When ready allow the puppy out on an appropriate leash or harness and proactively praise positive interactions and correct any chasing. Ensure the cats always have escape areas including high places to promote their sense of confidence and safety.
Does the Great Dane Bullmastiff Mix make a good guard dog for the home?
This dog will absolutely excel as a guard dog for the home if trained to a good standard.
The Bullmastiff is a physically strong, natural guard dog who is very alert and has a natural suspicion of strangers. This will combine with the size and power of the Great Dane who has a more mellow temperament but will rise to the occasion if they feel that their beloved humans are threatened.
This dog is also likely to be the strong and silent type, only when necessary. But they will always bark an alarm if they are suspicious that all is not well.

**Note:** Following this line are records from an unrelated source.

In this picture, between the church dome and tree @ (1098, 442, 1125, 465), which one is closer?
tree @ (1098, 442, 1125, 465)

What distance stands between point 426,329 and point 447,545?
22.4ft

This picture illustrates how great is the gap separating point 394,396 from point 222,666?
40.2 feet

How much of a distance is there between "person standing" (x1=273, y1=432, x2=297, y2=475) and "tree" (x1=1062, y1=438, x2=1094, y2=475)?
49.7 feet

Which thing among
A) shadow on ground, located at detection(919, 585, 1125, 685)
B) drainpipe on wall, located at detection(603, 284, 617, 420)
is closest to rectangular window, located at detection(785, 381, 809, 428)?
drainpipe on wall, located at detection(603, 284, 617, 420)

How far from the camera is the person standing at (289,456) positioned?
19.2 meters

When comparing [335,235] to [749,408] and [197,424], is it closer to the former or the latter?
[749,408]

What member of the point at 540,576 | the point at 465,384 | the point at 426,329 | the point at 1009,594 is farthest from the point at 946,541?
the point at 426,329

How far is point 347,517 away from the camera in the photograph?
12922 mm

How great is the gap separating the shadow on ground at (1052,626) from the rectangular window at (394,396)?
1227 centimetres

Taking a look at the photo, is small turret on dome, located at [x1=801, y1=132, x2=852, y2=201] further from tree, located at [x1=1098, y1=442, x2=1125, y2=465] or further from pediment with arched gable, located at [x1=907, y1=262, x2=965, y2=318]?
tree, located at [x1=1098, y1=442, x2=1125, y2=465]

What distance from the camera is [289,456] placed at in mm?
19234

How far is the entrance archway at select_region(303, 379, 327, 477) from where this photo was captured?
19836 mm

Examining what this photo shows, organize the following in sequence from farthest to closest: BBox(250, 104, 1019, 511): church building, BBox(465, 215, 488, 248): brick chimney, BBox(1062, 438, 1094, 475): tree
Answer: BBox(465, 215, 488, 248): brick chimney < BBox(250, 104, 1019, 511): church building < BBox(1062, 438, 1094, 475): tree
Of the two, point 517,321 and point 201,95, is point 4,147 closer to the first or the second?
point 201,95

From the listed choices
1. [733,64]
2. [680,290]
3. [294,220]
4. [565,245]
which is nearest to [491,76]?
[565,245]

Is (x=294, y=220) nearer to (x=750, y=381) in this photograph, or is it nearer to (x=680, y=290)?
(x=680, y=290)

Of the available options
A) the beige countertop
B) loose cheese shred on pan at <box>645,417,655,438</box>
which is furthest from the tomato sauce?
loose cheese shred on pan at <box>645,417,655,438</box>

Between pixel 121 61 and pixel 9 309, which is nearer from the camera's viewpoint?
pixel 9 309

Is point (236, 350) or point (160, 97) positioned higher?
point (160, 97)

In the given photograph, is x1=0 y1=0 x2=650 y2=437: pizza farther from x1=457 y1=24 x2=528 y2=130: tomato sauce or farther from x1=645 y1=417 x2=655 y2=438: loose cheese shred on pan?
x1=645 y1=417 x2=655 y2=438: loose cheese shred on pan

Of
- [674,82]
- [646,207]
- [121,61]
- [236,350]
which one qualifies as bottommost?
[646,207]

The combination of these parent breeds offers a very formidable guard dog who will still look to their owners for direction meaning welcome guests can feel safe, while intruders should heed any beware of the dog signs.
Where can I found out more about the Great Dane Bullmastiff Mix?
If you are considering a hybrid breed such as the Great Dane Bullmastiff Mix always research both founding breeds to ensure that you are fully prepared for the arrival of your Great Dane Bullmastiff Mix puppy and nuance your training and lifestyle provision for your exciting new canine family member accordingly.
The price of a Great Dane Bullmastiff Mix will vary but generally hybrid breed dogs such as the Great Dane Bullmastiff Mix cost less than pure bred dogs such as a Great Dane puppy or a Bullmastiff puppy.